_ATTIVITÀ DA SVOLGERE:_
a - Secondo il brano sull'intervista a Matteo Tosetti, chi ha definito il calciatore «un esempio»?
b - Riprendi il brano sull'intervista a Matteo Tosetti e proseguilo dopo l'ultima frase riportata.

_BRANO:_
--- --- ---

Matteo Tosetti, intervista esclusiva: il sogno Serie A magari con il Milan, l’avversione ai cross di ZZ e tanto altro!

scritto da Pier Luigi Giganti

Foto FC Thun

Chiacchierare con Matteo Tosetti ti riconcilia con il mondo del calcio. Lontano anni luce dal prototipo di stella viziata, coccolata e con poco sale in zucca, il 25enne si apre alle domande di Chalcio con inusitata modestia e passaggi articolati. Affronta con entusiasmo qualunque argomento, da quelli più scomodi ai più tecnici fino ad arrivare alle tematiche maggiormente personali.D’altronde Stephane Chapuisat, non certo l’ultimo arrivato, si era lasciato andare a giudizi lusinghieri quando le strade dei due si erano incrociate a Berna. “È un ragazzo rispettoso e concentrato sulla sua carriera; sono contento della sua attitudine, è un esempio”, aveva affermato l’ex bomber della nazionale rossocrociata.

--- --- ---

_VOCI ELENCATE:_
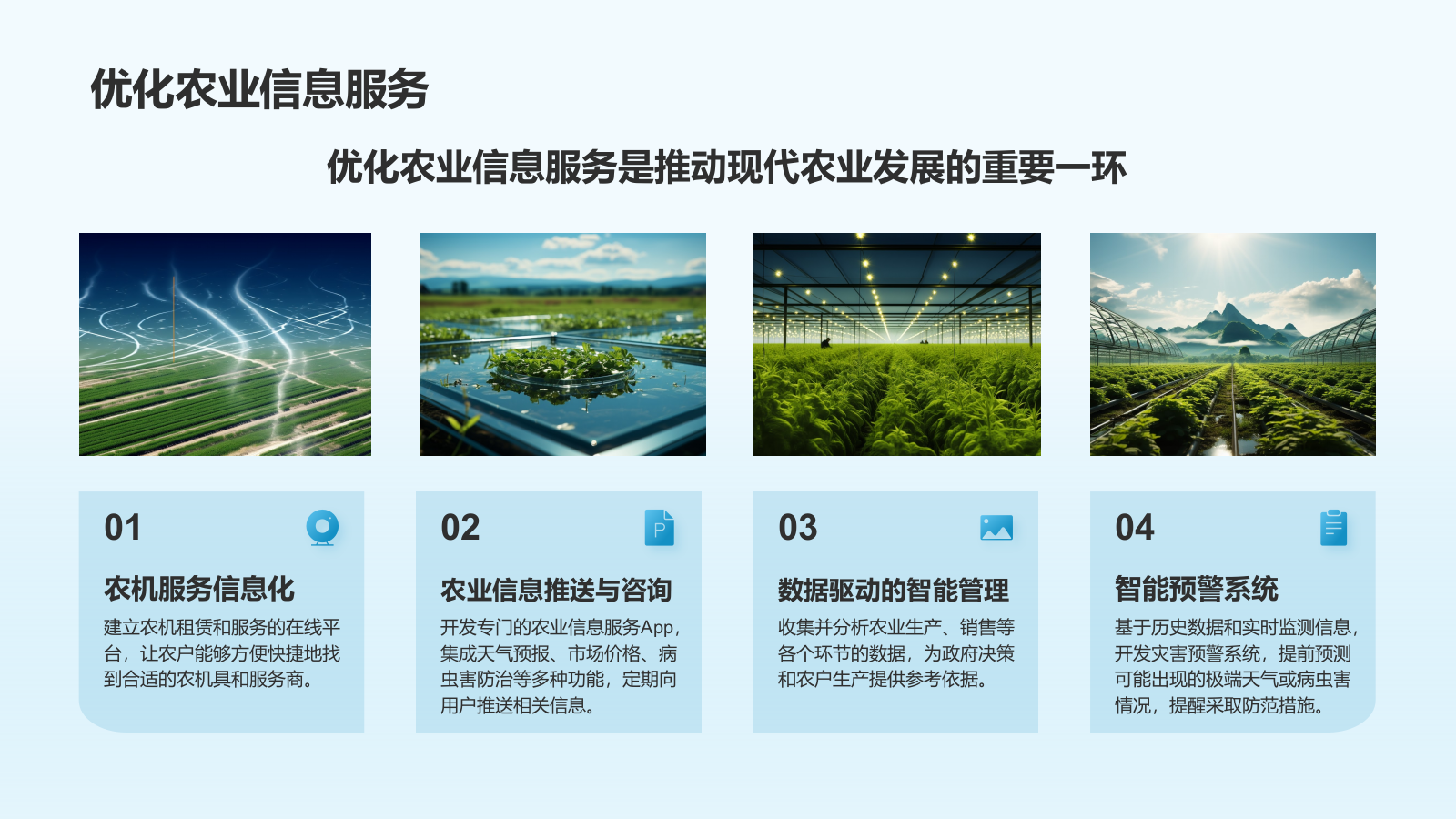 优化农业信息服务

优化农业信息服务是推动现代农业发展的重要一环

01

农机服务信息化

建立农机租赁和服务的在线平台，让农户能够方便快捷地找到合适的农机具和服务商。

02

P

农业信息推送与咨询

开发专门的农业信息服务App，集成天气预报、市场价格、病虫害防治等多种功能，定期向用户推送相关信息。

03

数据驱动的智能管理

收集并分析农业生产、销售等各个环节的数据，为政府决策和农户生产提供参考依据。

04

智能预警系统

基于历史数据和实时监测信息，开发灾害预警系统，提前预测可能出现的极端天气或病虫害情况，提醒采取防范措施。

--- --- ---

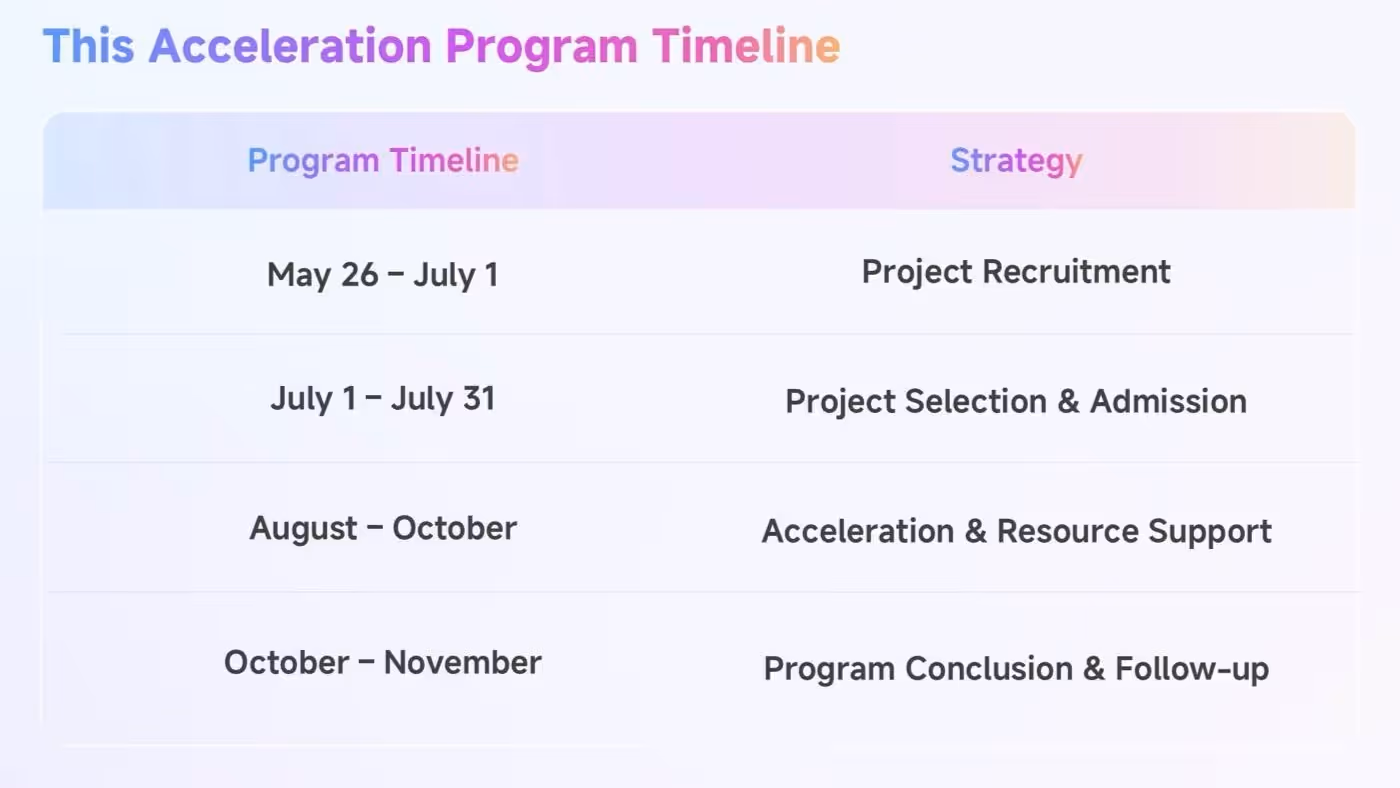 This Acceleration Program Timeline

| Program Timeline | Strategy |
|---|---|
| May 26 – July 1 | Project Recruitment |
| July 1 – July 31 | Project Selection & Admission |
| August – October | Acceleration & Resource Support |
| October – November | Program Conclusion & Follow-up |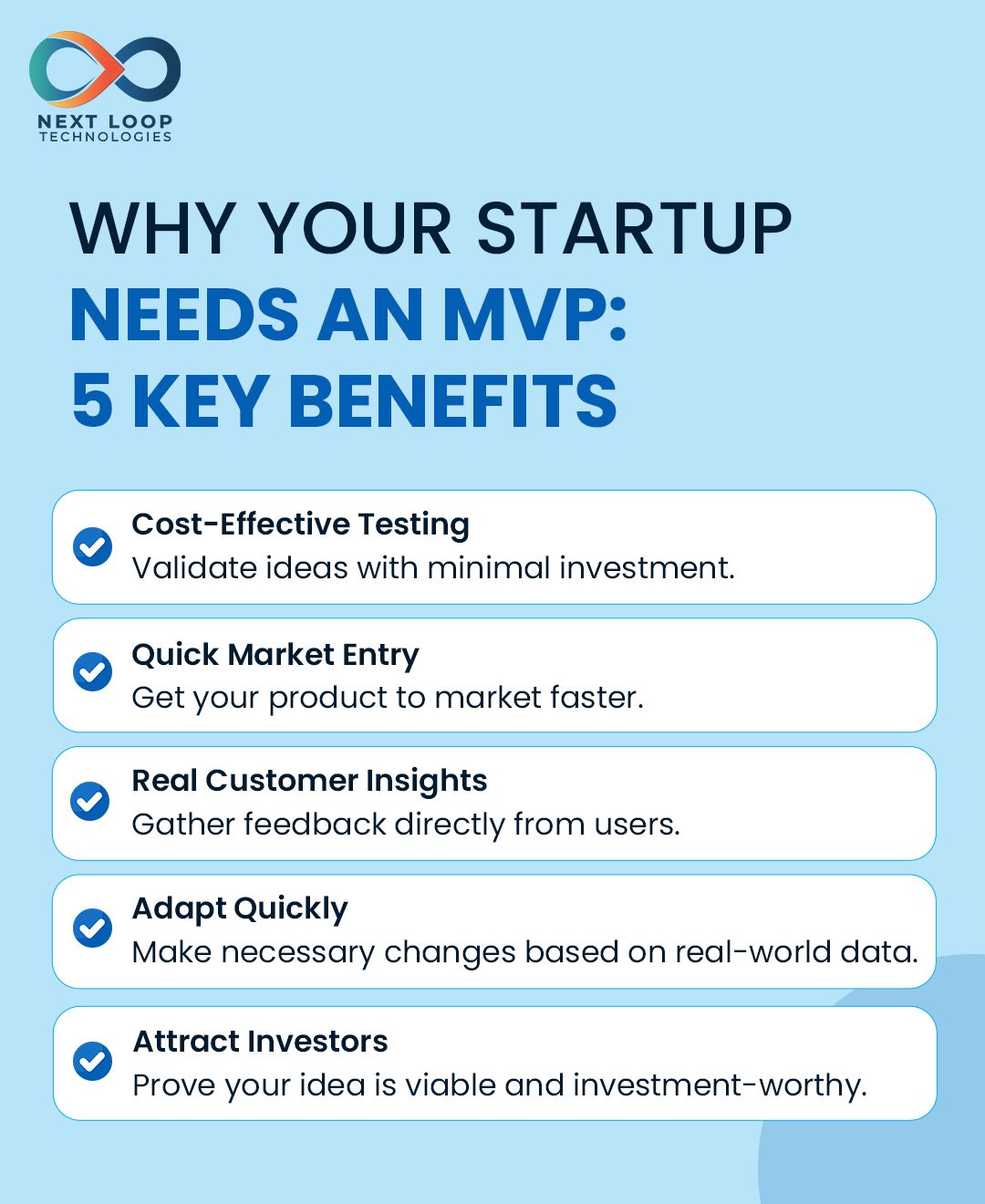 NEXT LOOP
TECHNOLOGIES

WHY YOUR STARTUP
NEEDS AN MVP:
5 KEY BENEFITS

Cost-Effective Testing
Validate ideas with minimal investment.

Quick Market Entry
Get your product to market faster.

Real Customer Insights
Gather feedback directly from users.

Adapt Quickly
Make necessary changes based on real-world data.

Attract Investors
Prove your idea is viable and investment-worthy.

--- --- ---

_RISPOSTE ALLE ATTIVITÀ:_
a - Stephane Chapuisat, l'ex bomber della nazionale rossocrociata.

b -
Tuffiamoci allora in quest’intervista con l’assist-man del Thun tra un omaggio al Napoli di Champions, il sogno Serie A magari in rossonero, l’avversione ai cross di Zeman e tanto altro …

Iniziamo con il presente: la stagione scorsa in 35 partite hai fatto 15 assist, quest’anno nelle prime quattro ne hai fatti tre e hai segnato anche un gol. Se continui così a fine stagione farai 27 assist!! Dove ti vuoi fermare?

Chiaramente cono partito molto ambizioso, voglio ripetere la bella stagione passata, alzando ancora l’asticella. In questo debutto è iniziato tutto benissimo, anche nel derby. Sono già a quota tre, vero, ma qui in Svizzera non è facile perché è una Lega piccola e si gioca spesso con le stesse squadre e quindi ti conoscono molto bene e sarà difficile trovare le soluzioni per essere ancora decisivo, ma io ci proverò perché voglio andare avanti, sono molto ambizioso e voglio aiutare anche la squadra con passaggi decisivi e gol. Cerchero’ di segnare maggiormente visto che tendenzialmente sono più un assist-man che un goleador.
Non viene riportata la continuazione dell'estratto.